__Document excerpt__:
_ _ _ _ _

DBus Extensions

Sat Aug 11 08:55:25 PDT 2007

Hi

Havoc raised a few big questions in his last email.  I'm not really sure
how I feel yet about the union vs. intersection questions.  These are my
answers to the rest of them.  Probably not everyone will agree with me,
but this is what I think:

..

I believe that there are three things we need to consider when making
changes:

 * wire format changes

 * "application"-visibility of changes (ie: normal enduser apps)

 * sanity

..

Sanity

>From the first two points I will make a list of what I think must be
satisfied for a change to be considered "OK".  This doesn't mean that
any change that satisfies the criteria is something that we should do --
it merely means that it doesn't violate those rules.  We should only
actually do it if it is the sane and reasonable thing to do :)

..

Application-visibility

Having a type obtain a new possible value of NULL is merely a specific
case of something that we should never do.  That thing is to change the
meaning of the format for an existing client.

Any application-visible changes need to be done in a backwards
compatible way.  I believe that a useful way to think about this is with
interfaces.

Imagine we add a floating point type "f" to DBus.  As long as an
application doesn't consume any signals or methods that have "f" as part
of their interface then the application does not have a possibility of
becoming confused.  This is a safe change in terms of
application-visible changes.

_ _ _ _ _

Data drawn from a collection:
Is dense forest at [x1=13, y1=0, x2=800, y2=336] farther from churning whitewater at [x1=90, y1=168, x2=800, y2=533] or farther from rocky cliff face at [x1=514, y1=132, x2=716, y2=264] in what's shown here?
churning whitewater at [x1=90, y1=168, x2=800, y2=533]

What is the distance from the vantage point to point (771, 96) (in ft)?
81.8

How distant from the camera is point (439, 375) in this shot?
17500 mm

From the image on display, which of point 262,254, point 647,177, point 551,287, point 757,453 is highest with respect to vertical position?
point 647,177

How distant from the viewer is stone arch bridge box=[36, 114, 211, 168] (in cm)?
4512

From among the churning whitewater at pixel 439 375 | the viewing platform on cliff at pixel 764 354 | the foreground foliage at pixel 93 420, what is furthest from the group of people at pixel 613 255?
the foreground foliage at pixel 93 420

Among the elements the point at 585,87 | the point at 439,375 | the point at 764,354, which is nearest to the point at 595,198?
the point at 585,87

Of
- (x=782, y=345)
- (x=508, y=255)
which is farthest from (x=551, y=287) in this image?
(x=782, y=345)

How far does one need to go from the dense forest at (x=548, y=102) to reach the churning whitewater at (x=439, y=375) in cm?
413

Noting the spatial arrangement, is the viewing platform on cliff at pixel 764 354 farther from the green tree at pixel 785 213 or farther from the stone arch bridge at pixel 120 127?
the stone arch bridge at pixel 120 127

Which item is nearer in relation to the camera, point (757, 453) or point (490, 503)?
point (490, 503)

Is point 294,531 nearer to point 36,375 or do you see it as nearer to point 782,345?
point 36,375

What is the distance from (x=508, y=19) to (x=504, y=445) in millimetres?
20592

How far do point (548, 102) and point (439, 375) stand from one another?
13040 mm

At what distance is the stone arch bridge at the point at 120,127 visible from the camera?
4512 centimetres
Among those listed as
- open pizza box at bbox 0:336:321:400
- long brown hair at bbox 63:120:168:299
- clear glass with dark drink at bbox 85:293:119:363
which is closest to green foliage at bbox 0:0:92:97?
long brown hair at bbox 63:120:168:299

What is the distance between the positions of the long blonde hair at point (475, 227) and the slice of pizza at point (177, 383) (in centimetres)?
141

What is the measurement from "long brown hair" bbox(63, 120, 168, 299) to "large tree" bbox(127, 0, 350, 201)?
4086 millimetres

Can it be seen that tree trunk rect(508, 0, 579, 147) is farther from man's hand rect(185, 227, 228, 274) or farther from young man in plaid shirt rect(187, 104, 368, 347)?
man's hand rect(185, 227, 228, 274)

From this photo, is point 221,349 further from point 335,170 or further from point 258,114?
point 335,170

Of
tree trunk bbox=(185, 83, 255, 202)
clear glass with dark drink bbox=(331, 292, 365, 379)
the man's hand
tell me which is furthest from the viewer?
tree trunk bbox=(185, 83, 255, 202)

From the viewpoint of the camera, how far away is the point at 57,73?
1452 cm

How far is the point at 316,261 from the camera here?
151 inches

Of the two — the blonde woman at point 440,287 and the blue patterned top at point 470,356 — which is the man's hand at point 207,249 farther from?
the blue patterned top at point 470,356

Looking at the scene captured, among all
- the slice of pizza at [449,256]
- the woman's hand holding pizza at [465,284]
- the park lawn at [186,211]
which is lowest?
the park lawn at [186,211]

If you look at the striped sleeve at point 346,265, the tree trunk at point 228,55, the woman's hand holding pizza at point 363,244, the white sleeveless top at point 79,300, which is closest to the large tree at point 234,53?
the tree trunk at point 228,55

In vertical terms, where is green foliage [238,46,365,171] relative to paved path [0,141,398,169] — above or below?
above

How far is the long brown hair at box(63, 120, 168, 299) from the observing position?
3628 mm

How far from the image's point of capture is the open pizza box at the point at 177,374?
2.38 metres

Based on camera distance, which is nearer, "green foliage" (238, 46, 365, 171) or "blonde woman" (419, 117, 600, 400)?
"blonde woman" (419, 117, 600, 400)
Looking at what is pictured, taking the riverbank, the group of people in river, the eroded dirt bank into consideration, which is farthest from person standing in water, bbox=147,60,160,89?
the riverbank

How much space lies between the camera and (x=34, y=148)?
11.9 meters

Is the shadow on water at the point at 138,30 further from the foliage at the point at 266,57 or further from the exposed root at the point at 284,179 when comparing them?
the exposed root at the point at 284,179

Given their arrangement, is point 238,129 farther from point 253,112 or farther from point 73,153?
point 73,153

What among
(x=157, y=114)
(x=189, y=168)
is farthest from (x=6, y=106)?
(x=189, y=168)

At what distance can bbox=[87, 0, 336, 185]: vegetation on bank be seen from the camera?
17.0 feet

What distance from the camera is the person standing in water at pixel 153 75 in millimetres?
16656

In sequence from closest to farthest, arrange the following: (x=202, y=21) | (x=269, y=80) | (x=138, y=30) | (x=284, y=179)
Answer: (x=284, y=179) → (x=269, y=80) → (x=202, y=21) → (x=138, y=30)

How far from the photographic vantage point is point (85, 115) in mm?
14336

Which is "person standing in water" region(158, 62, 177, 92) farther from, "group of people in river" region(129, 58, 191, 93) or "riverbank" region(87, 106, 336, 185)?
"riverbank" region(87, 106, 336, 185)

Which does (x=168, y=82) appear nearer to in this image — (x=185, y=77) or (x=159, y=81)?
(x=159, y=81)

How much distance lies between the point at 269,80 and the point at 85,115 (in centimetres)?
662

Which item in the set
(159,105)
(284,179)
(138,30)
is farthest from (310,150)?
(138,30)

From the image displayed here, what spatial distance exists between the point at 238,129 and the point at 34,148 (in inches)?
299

_ _ _ _ _

__Parts of the exercise__:
1. Using the DBus extensions message, decide whether each statement agrees with it: (a) The writer already has settled views on the union vs. intersection questions. (b) Any change that satisfies the criteria should be made. (c) Adding a floating point type "f" is called a safe change in terms of application-visible changes. Answer yes or no for each, quoting the deciding words.
2. Carry on the DBus extensions message from the point where it stops.

__The responses__:
1.
(a) No: "I'm not really sure how I feel yet about the union vs. intersection questions."
(b) No: "This doesn't mean that any change that satisfies the criteria is something that we should do"
(c) Yes: "This is a safe change in terms of application-visible changes."

2.
The only problem is that the application may consume "too many" signals
by having match rules that are a little bit too lose.  One way to solve
this might be to implicitly limit match rules to only return matches for
messages that the client will understand.  I'm not sure what the
negotiation mechanism between the client and the library might look like
-- particularly in the case where the "client" is actually several
possibly-differently-abled clients (ie: different libraries in one
process).

Alternatively, we could come up with some stricter way of matching that,
by its very nature, ensures that clients will only receive messages that
they can handle.  Ideas are forcing clients to match on interface or on
incoming signal signature.

Once we figure out the small details then as long as we follow that
simple rule then we're OK to make changes.

*** We should only add new application-visible changes if they do not
*** break applications that mind their own business by sticking to an
*** old interface.

..

Wire format changes

This is more difficult -- but it doesn't have to be too bad.

I think that the most reasonable way to proceed here (excuse my bias) is
for DBus and DValue to use the same serialisation format (( and I really
like DValue's format :) )).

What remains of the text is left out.